Una violenta sacudida convulsionó el cuerpo trémulo de la durmiente. Ésta, con la frente empapada de sudor y los dedos agarrotados por la tensión, saltaba de su último sueño al siguiente, enlazándolos como si fueran diferentes secuencias de una misma película.
Entre Isleta y la Gran Quivira, agosto de 1629
Diecisiete días después de abandonar la misión de San Antonio, en Isleta, los hombres del «capitán tuerto» comenzaban a acusar el cansancio. El ritmo de la marcha se había reducido al mínimo y las provisiones comenzaban a escasear. De las veinte millas diarias que los frailes calculaban haber recorrido en las dos semanas precedentes, ahora se alcanzaban con suerte ocho.

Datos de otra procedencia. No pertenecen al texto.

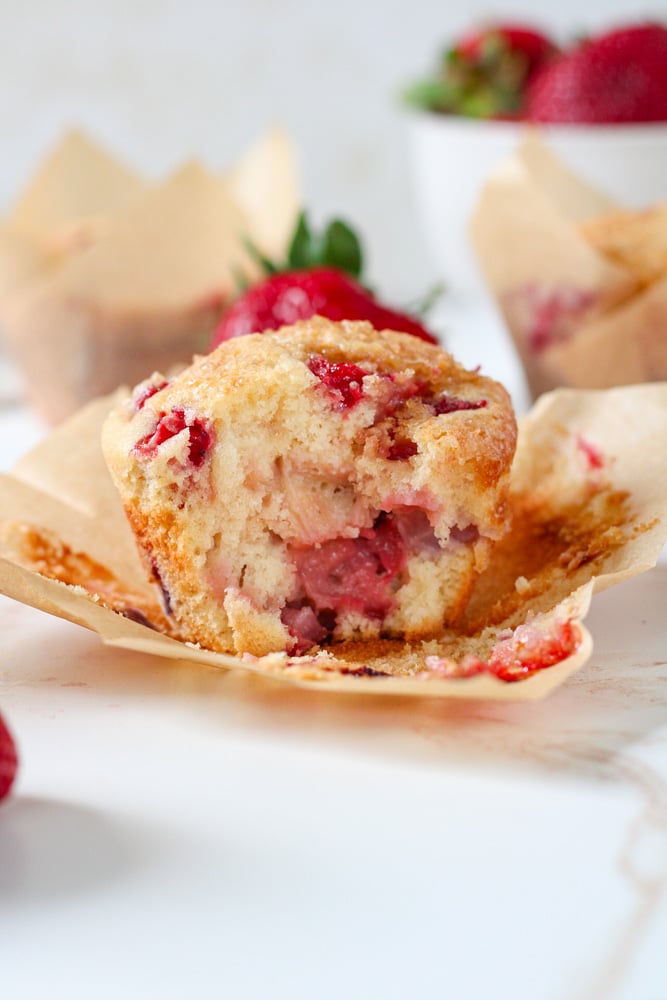 Side view of a muffin with a bite taken out of it.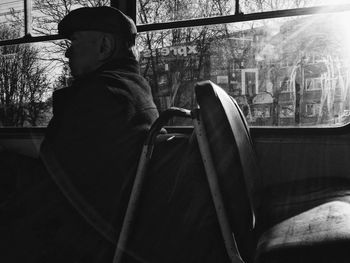 Rear view of man on window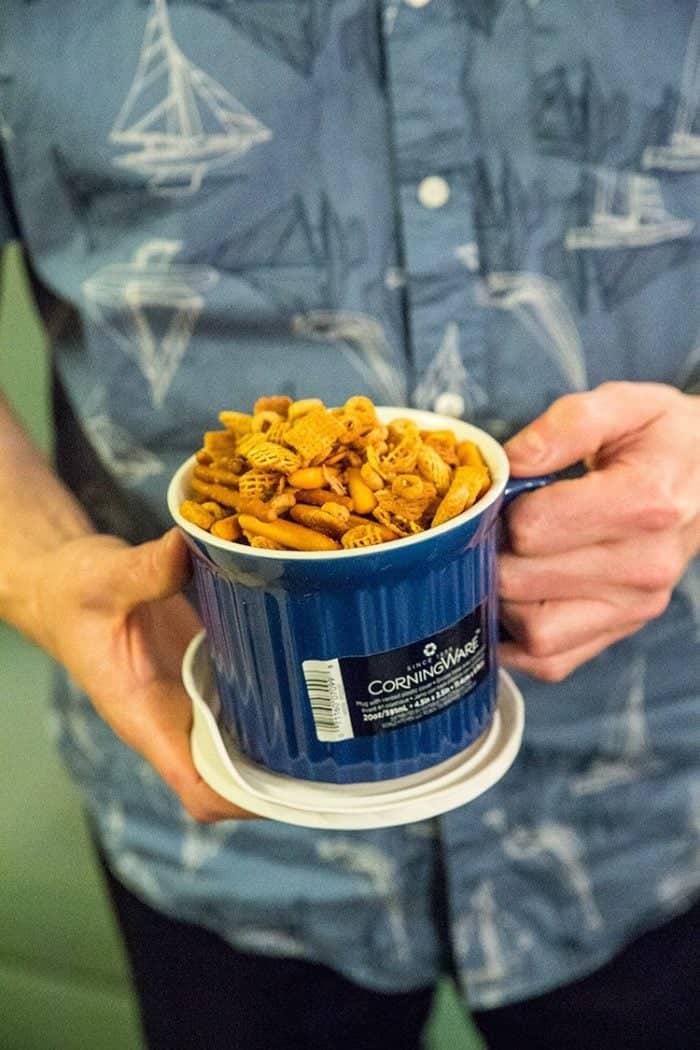 Phil from Baconhound holding a blue CorningWare Meal Mug with Homemade Nuts & Bolts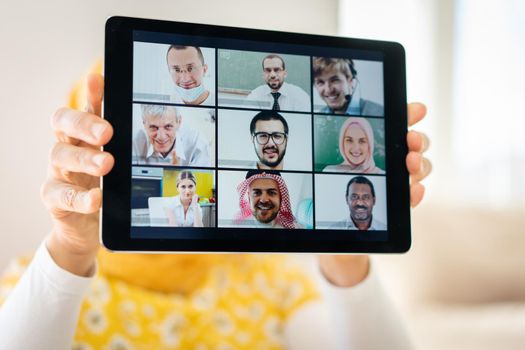 Muslim womah holding tablet with zoom conference screen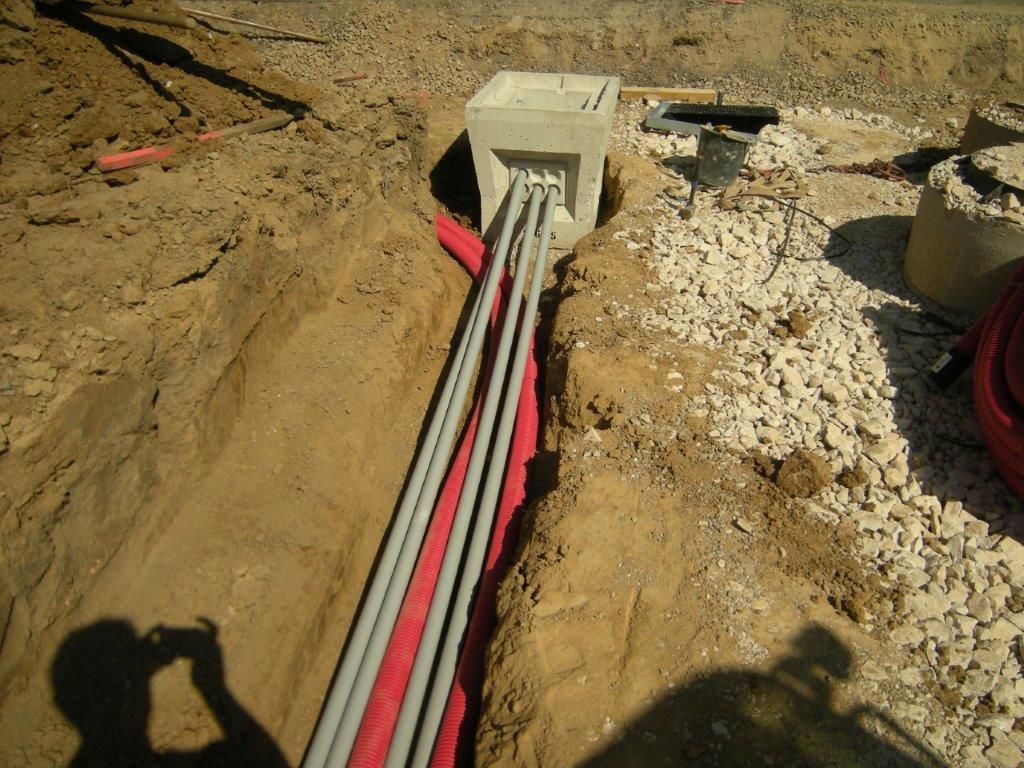Installation de câbles et de gaines dans une tranchée.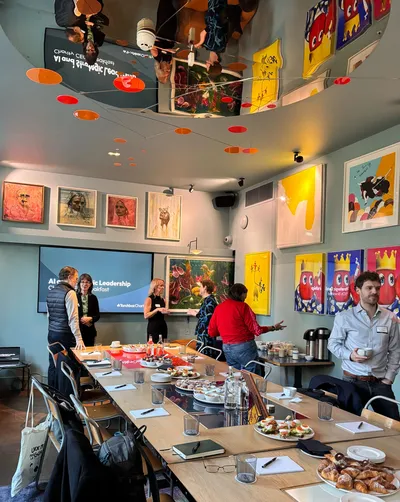 Charity CEOs network at a breakfast event featuring a presentation on AI and strategic leadership.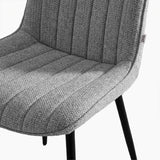 [Grey | Set of 4] Close-up of fabric dining chair seat and back showing textured vertical stitched padding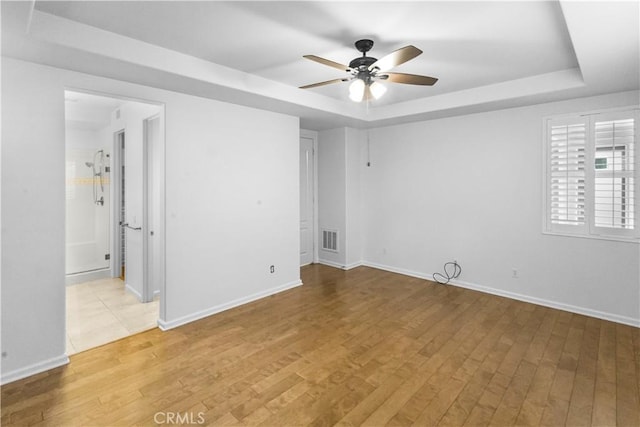 unfurnished room featuring ceiling fan, a raised ceiling, visible vents, and light wood-style floors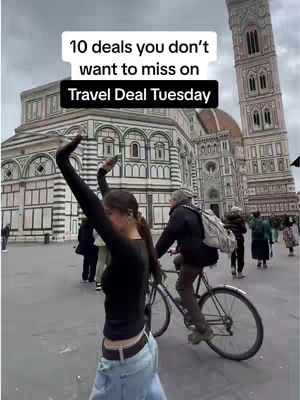 A woman stands in front of a large building, possibly a cathedral, with her arms raised. A person on a bicycle passes by. Text overlays at the top and bottom of the image.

La razón, más que en la reducción de los víveres y el agua, había que buscarla en el aumento de las precauciones que el grupo de guerreros tomaba. En efecto: una avanzadilla de tres hombres que les llevaba un día de ventaja, iba dejando a su paso señales dibujadas en rocas o en cortezas de árbol que indicaban si el camino estaba o no despejado. Al tiempo, otro grupo de cuatro hombres vigilaba los flancos del pelotón, custodiando a los frailes en un radio de unos mil metros. Se trataba de un
comando
que informaba cada hora de la buena marcha de las cosas, imitando el agónico aullido de los coyotes.
Caminaron siempre hacia el este, ganando minutos de sol con cada amanecer, y atravesando antiguos campos de caza apaches. Aunque sabían que éstos habían emigrado hacía algunos años hacia el oeste, sus territorios les infundían todavía cierto temor supersticioso. No en vano, las montañas peladas fueron antaño el hogar de los antepasados apaches y, sobre todo, de sus sanguinarios dioses.